Trevor Marsay, who was born and bred in Darlington, was a former coach of 2004 Olympic heptathlon bronze medallist Kelly Sotherton.

He died on Sunday (August 24) at the age of 65.

Mr Marsay's athletics prowess was recognised from a young age and he won a string of awards during his time at Queen Elizabeth Grammar School.

He later relocated to the West Midlands, where he combined his passion for athletics with his day job as a maths teacher.

Ms Sotherton led the tributes, tweeting: "It’s an extremely sad day. He did so much for me.
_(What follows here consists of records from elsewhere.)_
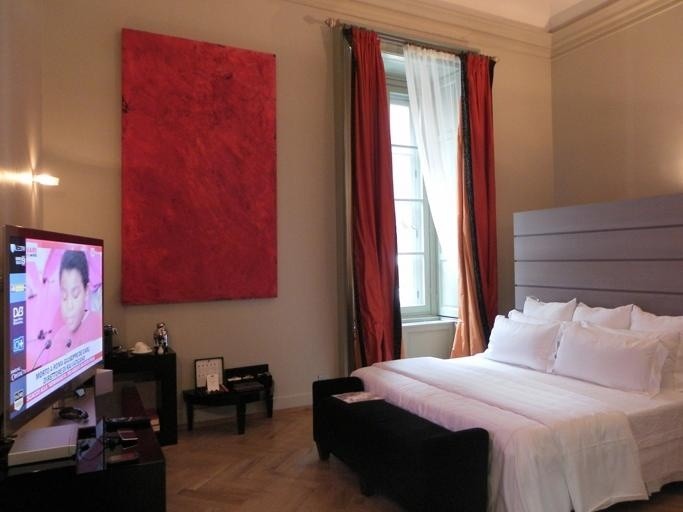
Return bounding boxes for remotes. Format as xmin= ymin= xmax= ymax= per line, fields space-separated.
xmin=108 ymin=452 xmax=140 ymax=463
xmin=106 ymin=414 xmax=150 ymax=425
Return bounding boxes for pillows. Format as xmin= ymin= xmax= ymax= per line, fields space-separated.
xmin=484 ymin=295 xmax=683 ymax=398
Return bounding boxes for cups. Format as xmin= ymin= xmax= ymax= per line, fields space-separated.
xmin=135 ymin=341 xmax=147 ymax=352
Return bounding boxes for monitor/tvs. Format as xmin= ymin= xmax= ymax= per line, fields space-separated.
xmin=1 ymin=225 xmax=104 ymax=435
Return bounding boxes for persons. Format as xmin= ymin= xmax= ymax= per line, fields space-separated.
xmin=44 ymin=250 xmax=102 ymax=364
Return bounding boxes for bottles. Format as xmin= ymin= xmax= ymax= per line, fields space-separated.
xmin=153 ymin=322 xmax=168 ymax=348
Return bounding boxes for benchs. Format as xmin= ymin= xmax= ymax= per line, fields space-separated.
xmin=312 ymin=376 xmax=489 ymax=512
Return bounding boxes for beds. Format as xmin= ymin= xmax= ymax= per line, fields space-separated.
xmin=350 ymin=193 xmax=683 ymax=512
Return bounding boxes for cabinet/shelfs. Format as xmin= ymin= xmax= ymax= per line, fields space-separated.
xmin=104 ymin=347 xmax=178 ymax=447
xmin=0 ymin=380 xmax=166 ymax=512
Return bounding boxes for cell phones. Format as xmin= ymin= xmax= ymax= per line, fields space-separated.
xmin=119 ymin=428 xmax=139 ymax=442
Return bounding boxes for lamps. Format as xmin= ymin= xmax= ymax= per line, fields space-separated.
xmin=33 ymin=175 xmax=59 ymax=187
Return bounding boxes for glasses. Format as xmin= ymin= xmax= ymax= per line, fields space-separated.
xmin=59 ymin=407 xmax=89 ymax=420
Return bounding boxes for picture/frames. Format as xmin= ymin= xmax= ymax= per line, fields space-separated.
xmin=194 ymin=357 xmax=224 ymax=390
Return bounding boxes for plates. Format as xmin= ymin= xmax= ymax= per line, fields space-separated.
xmin=132 ymin=350 xmax=153 ymax=354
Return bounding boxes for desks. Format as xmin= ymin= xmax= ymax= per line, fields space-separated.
xmin=183 ymin=364 xmax=274 ymax=435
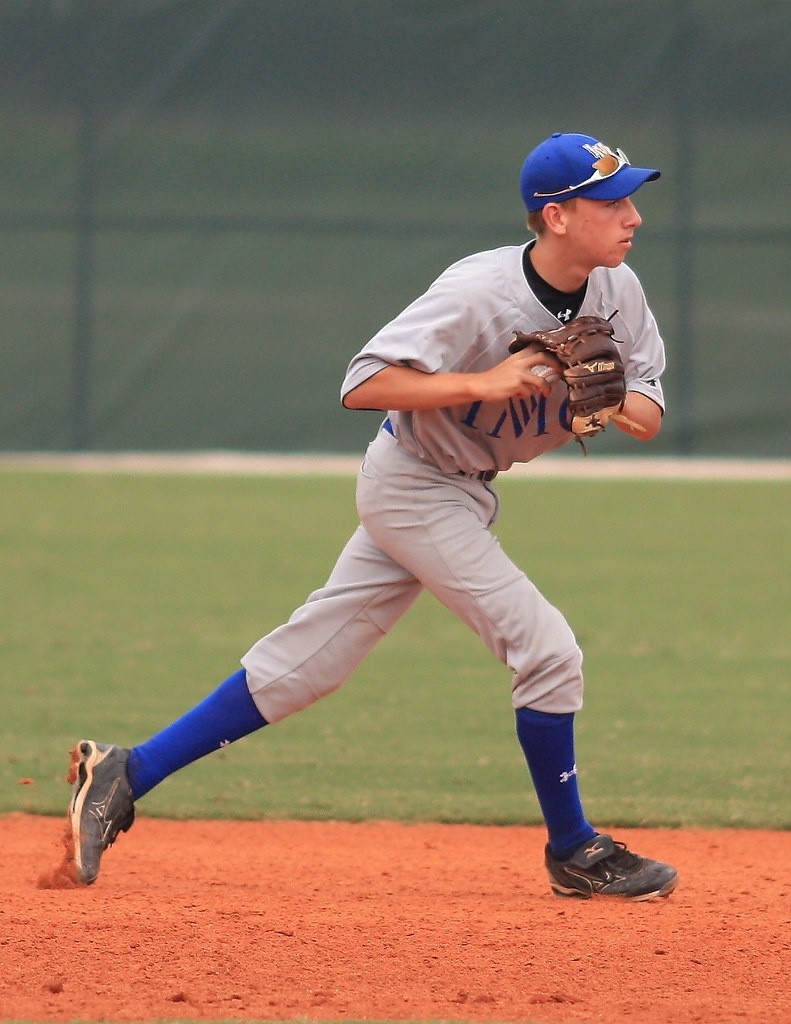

He’s gone too soon."

Other tributes have come from Katharine Merry, who won a bronze medal in the 400m at the 2000 Olympics in Sydney and present-day stars Martyn Rooney and Matthew Hudson-Smith.

Mr Marsay, who was an Aston Villa supporter, leaves his wife Jane and son Phil.

A reunion dinner organised by former classmates, due to be held on September 12, will now be held in his honour.

Alan Curry, one of the organisers of the reunion, said: "Trev would have been at the dinner, but we didn't realise how ill he was.

"He has coached and was coaching some of the stars of international athletics.

"We were all surprised at Trev's achievements, not bad for a Darlington lad, who went to Dodmire Primary School, then passed his 11-Plus and was in the Class of 1960 at Queen Elizabeth Grammar School.

"Our dinner at Blackwell Grange Hotel will be in honour of Trev and anyone that knew him from school is welcome to join us.

"This has left a big community of old boys in shock at the loss of a great friend and character."

The reunion will meet on the steps of the former grammar school, now Queen Elizabeth Sixth Form College, at 2.30pm on September 12, for a tour of the building, followed by dinner.

Mr Curry added: "Unfortunately there is only about 15 of us now, when previously there have been around 30 of the original 120 intake for that year."

A common theme in tributes to Mr Marsay was his sense of humour and knack for brightening up the dullest of days.